Feeding on civilians has a range of practical effects, both immediate – drain a shopkeeper and you may struggle to find upgrade materials for your trusty bonesaw and pistol – and long-term, as already-precarious communities unravel for want of a key support, shutting off certain possibilities while perhaps exposing others. Not all the characters are as crucial to society’s wellbeing as others, of course – one relatively ignoble example is Ichabod Drogmorton, a bewhiskered fop posing as a legendary vampire slayer – but there’s more to each than meets the eye. In Drogmorton’s case, you might undertake a few odd jobs for him, helping to distribute posters recounting his exploits, before deciding whether to make him your dinner. There’s always an element of calculation involved, because Reid can’t risk biting civilians in public – you’ll need to get each victim alone, which typically involves building trust by choosing the right responses in conversation, perhaps referring to a set of character bio screens that recall Frogware’s Sherlock Holmes series. If you have enough Willpower, an energy resource that compares to a Persuasion stat, you can also manipulate the subject’s mind to force them to tell the truth about something, or use hypnosis to lead your quarry away to a dark corner.

Vampirism has its downsides, naturally – you can only enter occupied buildings on invitation, for example, so breaking and entering isn’t an option. Narrative director Stéphane Beauverger has taken a pick-andmix approach to vampire lore, shifting the emphasis away from kooky B-movie transformations and towards the arts of persuasion and seduction. “We decided that our vampires have solid bodies, they can’t turn into fumes or bats, things like that,” he says. “The hero can see himself in a mirror. You can take a picture of him. Silver won’t do much damage to him.” Reid is no slouch as an infiltrator, however, able to warp through mid-air like Dishonored’s Corvo, and the environment is built to reward such feats of agility, extending from cellars and sewer mouths to rickety iron balconies and attics.
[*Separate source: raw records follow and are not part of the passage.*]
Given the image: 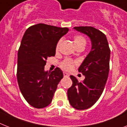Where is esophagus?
<instances>
[{
    "label": "esophagus",
    "instance_id": "1",
    "mask_svg": "<svg viewBox=\"0 0 127 127\" xmlns=\"http://www.w3.org/2000/svg\"><path fill=\"white\" fill-rule=\"evenodd\" d=\"M64 76L65 77H69V74L67 73H66V72H64Z\"/></svg>",
    "mask_w": 127,
    "mask_h": 127
}]
</instances>
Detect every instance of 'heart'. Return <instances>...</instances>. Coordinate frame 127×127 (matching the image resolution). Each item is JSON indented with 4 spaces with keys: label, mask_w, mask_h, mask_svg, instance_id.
Listing matches in <instances>:
<instances>
[{
    "label": "heart",
    "mask_w": 127,
    "mask_h": 127,
    "mask_svg": "<svg viewBox=\"0 0 127 127\" xmlns=\"http://www.w3.org/2000/svg\"><path fill=\"white\" fill-rule=\"evenodd\" d=\"M73 41H74V43H75L76 47L80 45H85L86 43L84 37L83 36H82V35H76V36L74 37ZM61 43L62 39H60L58 41L56 45V51H58L60 47V45H61ZM75 64H76V62L73 61V60L69 59V58H67V59L64 60L62 62L61 67L63 69L66 70V71H70V70L73 69Z\"/></svg>",
    "instance_id": "heart-1"
}]
</instances>
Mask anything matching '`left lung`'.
I'll list each match as a JSON object with an SVG mask.
<instances>
[{
  "label": "left lung",
  "instance_id": "left-lung-1",
  "mask_svg": "<svg viewBox=\"0 0 127 127\" xmlns=\"http://www.w3.org/2000/svg\"><path fill=\"white\" fill-rule=\"evenodd\" d=\"M74 29L87 35L92 41V49L78 68L85 76L79 82L73 75V84L67 90L69 103L76 110L92 107L102 94L110 69V50L104 33L92 27H76Z\"/></svg>",
  "mask_w": 127,
  "mask_h": 127
}]
</instances>
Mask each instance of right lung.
<instances>
[{
	"mask_svg": "<svg viewBox=\"0 0 127 127\" xmlns=\"http://www.w3.org/2000/svg\"><path fill=\"white\" fill-rule=\"evenodd\" d=\"M69 28L45 24L33 25L26 30L18 51L17 78L22 95L29 104L43 108L52 102L63 78L59 67L44 70L47 58L54 56L56 45Z\"/></svg>",
	"mask_w": 127,
	"mask_h": 127,
	"instance_id": "1",
	"label": "right lung"
}]
</instances>
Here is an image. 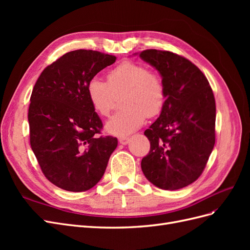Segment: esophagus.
Returning <instances> with one entry per match:
<instances>
[{"instance_id":"obj_1","label":"esophagus","mask_w":250,"mask_h":250,"mask_svg":"<svg viewBox=\"0 0 250 250\" xmlns=\"http://www.w3.org/2000/svg\"><path fill=\"white\" fill-rule=\"evenodd\" d=\"M119 142L120 144H122V145H126L129 142V137H121L119 138Z\"/></svg>"}]
</instances>
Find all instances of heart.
Segmentation results:
<instances>
[{
    "mask_svg": "<svg viewBox=\"0 0 250 250\" xmlns=\"http://www.w3.org/2000/svg\"><path fill=\"white\" fill-rule=\"evenodd\" d=\"M124 95L125 109L115 113L105 124L110 134L126 135L137 130L146 117H154L165 105L166 90L157 74L150 72L146 65L125 62L112 69L107 82L94 77L87 83V96L96 112L107 117L117 96Z\"/></svg>",
    "mask_w": 250,
    "mask_h": 250,
    "instance_id": "heart-1",
    "label": "heart"
}]
</instances>
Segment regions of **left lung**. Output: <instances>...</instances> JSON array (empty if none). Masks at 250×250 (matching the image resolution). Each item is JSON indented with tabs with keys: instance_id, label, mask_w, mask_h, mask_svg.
<instances>
[{
	"instance_id": "obj_1",
	"label": "left lung",
	"mask_w": 250,
	"mask_h": 250,
	"mask_svg": "<svg viewBox=\"0 0 250 250\" xmlns=\"http://www.w3.org/2000/svg\"><path fill=\"white\" fill-rule=\"evenodd\" d=\"M139 55L161 74L166 90L160 117L144 132L150 151L142 160V171L155 187L178 190L201 175L213 151V90L203 73L183 56L154 49Z\"/></svg>"
}]
</instances>
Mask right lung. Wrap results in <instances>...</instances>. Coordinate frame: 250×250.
<instances>
[{
  "label": "right lung",
  "instance_id": "obj_1",
  "mask_svg": "<svg viewBox=\"0 0 250 250\" xmlns=\"http://www.w3.org/2000/svg\"><path fill=\"white\" fill-rule=\"evenodd\" d=\"M116 56L71 51L48 65L30 98V145L43 175L70 192H84L102 178L117 138L97 137L103 126L87 96V83Z\"/></svg>",
  "mask_w": 250,
  "mask_h": 250
}]
</instances>
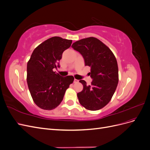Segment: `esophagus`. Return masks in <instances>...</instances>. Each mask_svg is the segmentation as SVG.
Here are the masks:
<instances>
[{
    "instance_id": "1",
    "label": "esophagus",
    "mask_w": 150,
    "mask_h": 150,
    "mask_svg": "<svg viewBox=\"0 0 150 150\" xmlns=\"http://www.w3.org/2000/svg\"><path fill=\"white\" fill-rule=\"evenodd\" d=\"M78 82H79V80L76 79H74V83H78Z\"/></svg>"
}]
</instances>
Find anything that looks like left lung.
I'll return each instance as SVG.
<instances>
[{"instance_id":"8db88e82","label":"left lung","mask_w":150,"mask_h":150,"mask_svg":"<svg viewBox=\"0 0 150 150\" xmlns=\"http://www.w3.org/2000/svg\"><path fill=\"white\" fill-rule=\"evenodd\" d=\"M72 47L83 56L85 66L91 67V85L80 80L83 89L78 93L80 104L86 109L96 111L111 101L118 83V67L110 49L100 40L93 37L81 39Z\"/></svg>"}]
</instances>
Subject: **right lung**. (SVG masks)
Masks as SVG:
<instances>
[{"label": "right lung", "mask_w": 150, "mask_h": 150, "mask_svg": "<svg viewBox=\"0 0 150 150\" xmlns=\"http://www.w3.org/2000/svg\"><path fill=\"white\" fill-rule=\"evenodd\" d=\"M72 40L52 37L39 44L32 53L27 65V82L31 96L40 108L52 110L59 105L74 77H62L54 71Z\"/></svg>", "instance_id": "obj_1"}]
</instances>
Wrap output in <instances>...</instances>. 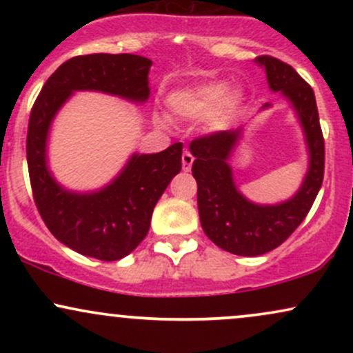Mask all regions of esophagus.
Returning <instances> with one entry per match:
<instances>
[{"instance_id":"esophagus-1","label":"esophagus","mask_w":353,"mask_h":353,"mask_svg":"<svg viewBox=\"0 0 353 353\" xmlns=\"http://www.w3.org/2000/svg\"><path fill=\"white\" fill-rule=\"evenodd\" d=\"M192 163H194L192 154H190L189 151L182 152V169H184L185 172L190 171V168H192Z\"/></svg>"}]
</instances>
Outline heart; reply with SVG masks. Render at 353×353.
<instances>
[{"label":"heart","instance_id":"obj_1","mask_svg":"<svg viewBox=\"0 0 353 353\" xmlns=\"http://www.w3.org/2000/svg\"><path fill=\"white\" fill-rule=\"evenodd\" d=\"M172 116L184 121H199L210 114L214 129H224L236 123L244 109V96L237 89H228L222 81L177 89L168 96Z\"/></svg>","mask_w":353,"mask_h":353}]
</instances>
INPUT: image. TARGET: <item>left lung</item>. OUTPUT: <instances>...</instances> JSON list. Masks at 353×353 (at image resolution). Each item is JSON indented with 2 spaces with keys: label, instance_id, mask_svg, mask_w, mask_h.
<instances>
[{
  "label": "left lung",
  "instance_id": "obj_1",
  "mask_svg": "<svg viewBox=\"0 0 353 353\" xmlns=\"http://www.w3.org/2000/svg\"><path fill=\"white\" fill-rule=\"evenodd\" d=\"M255 63L265 70L269 88L274 92L281 91L290 101L305 134L309 171L297 194L281 204L259 205L239 192L229 159L241 137V128L197 137L189 144L196 157L192 176L197 181V208L202 229L221 249L245 257L270 252L290 237L309 214L322 188L325 168V144L314 89L290 64L281 59L259 56Z\"/></svg>",
  "mask_w": 353,
  "mask_h": 353
}]
</instances>
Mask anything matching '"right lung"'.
<instances>
[{
  "label": "right lung",
  "instance_id": "add662e5",
  "mask_svg": "<svg viewBox=\"0 0 353 353\" xmlns=\"http://www.w3.org/2000/svg\"><path fill=\"white\" fill-rule=\"evenodd\" d=\"M151 64L137 54L76 56L52 72L31 109L26 159L34 204L52 236L88 257L119 261L143 242L154 205L181 171L182 143L163 152L132 154L111 184L78 194L61 188L48 169L50 125L74 91H101L144 103Z\"/></svg>",
  "mask_w": 353,
  "mask_h": 353
}]
</instances>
The world will be largely closed off at the start of the game for the sake of tutoring players, with different areas becoming available as you develop your abilities and encounter – or devour – certain characters.

Vampyr

However you dispose of them, Vampyr’s assorted denizens seem deserving of contemplation. “The Great War is very important in terms of both scientific discoveries, but also social change – the birth of communism and feminism, the crumbling of the old British and French empires,” Beauverger says. “Some of our characters will be involved with all this on a personal level, and they’ll give you hints about how it was to be an Indian in London at the time, or a Chinese woman, or a Muslim, or a pauper who doesn’t have the right to enter some parts of the city.” It’s largely up to you when you choose to spill a civilian’s blood, so there’s the prospect of spending the entire story getting to know everybody on the map, painstakingly unearthing the threads that bind these lives together, before cutting a swathe through the populace in the final third.
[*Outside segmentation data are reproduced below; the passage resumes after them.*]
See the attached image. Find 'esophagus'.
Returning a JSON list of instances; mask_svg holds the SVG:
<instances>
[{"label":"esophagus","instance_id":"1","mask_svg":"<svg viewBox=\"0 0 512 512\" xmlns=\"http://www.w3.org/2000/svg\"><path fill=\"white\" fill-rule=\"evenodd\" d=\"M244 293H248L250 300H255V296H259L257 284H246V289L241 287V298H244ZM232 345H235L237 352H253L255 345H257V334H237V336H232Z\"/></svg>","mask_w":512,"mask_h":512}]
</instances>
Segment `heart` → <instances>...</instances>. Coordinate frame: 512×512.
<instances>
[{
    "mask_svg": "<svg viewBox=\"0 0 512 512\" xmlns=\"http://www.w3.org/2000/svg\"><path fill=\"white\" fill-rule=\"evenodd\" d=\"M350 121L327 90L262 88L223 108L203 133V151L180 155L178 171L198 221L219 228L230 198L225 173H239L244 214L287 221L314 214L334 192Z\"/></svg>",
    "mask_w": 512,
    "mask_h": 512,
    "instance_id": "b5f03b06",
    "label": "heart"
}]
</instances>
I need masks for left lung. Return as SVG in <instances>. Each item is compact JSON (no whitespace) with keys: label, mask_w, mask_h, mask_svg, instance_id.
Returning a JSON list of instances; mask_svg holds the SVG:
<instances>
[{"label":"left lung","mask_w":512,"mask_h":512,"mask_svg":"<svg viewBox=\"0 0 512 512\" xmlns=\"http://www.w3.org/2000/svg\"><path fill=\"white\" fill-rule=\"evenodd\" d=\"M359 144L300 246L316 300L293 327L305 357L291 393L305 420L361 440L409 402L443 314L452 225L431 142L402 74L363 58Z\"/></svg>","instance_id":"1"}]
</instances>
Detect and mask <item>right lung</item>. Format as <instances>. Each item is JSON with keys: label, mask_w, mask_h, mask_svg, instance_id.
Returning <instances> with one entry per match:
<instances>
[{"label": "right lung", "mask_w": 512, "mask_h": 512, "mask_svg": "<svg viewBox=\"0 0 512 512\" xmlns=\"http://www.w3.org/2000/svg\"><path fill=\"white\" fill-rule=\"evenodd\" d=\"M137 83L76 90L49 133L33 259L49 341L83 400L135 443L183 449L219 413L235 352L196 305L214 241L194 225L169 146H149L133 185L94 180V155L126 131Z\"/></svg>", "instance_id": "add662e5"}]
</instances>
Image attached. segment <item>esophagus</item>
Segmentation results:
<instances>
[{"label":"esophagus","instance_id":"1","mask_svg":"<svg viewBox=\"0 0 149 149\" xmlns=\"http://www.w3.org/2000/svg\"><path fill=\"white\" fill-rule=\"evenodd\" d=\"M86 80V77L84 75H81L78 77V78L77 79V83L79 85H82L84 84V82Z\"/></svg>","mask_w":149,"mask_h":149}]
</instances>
We described Vampyr as a departure in E292, but in some ways this is more a work of consolidation for Dontnod, building on the studio’s proficiency with Epic’s Unreal Engine and tackling many of the same design questions as Life Is Strange and inaugural project Remember Me. The latter also saw players manipulating NPCs via arcane means while exploring modest urban playsets and cracking the odd skull, but it would’ve benefited by being less constrictive. In opting for a persistent, continuous environment, Vampyr is out to address this limitation even as its neighbourhood echoes the melancholy smalltown intimacy of Life Is Strange.

“None of us are saying, ‘If you like Life Is Strange, you’ll love Vampyr’ – we can’t say that,” Beauverger concedes. “But I certainly believe that somebody who appreciated the narrative aspect of Life Is Strange will find the same thing in Vampyr. The same tragedy, the same sadness. Vampires are sad creatures.”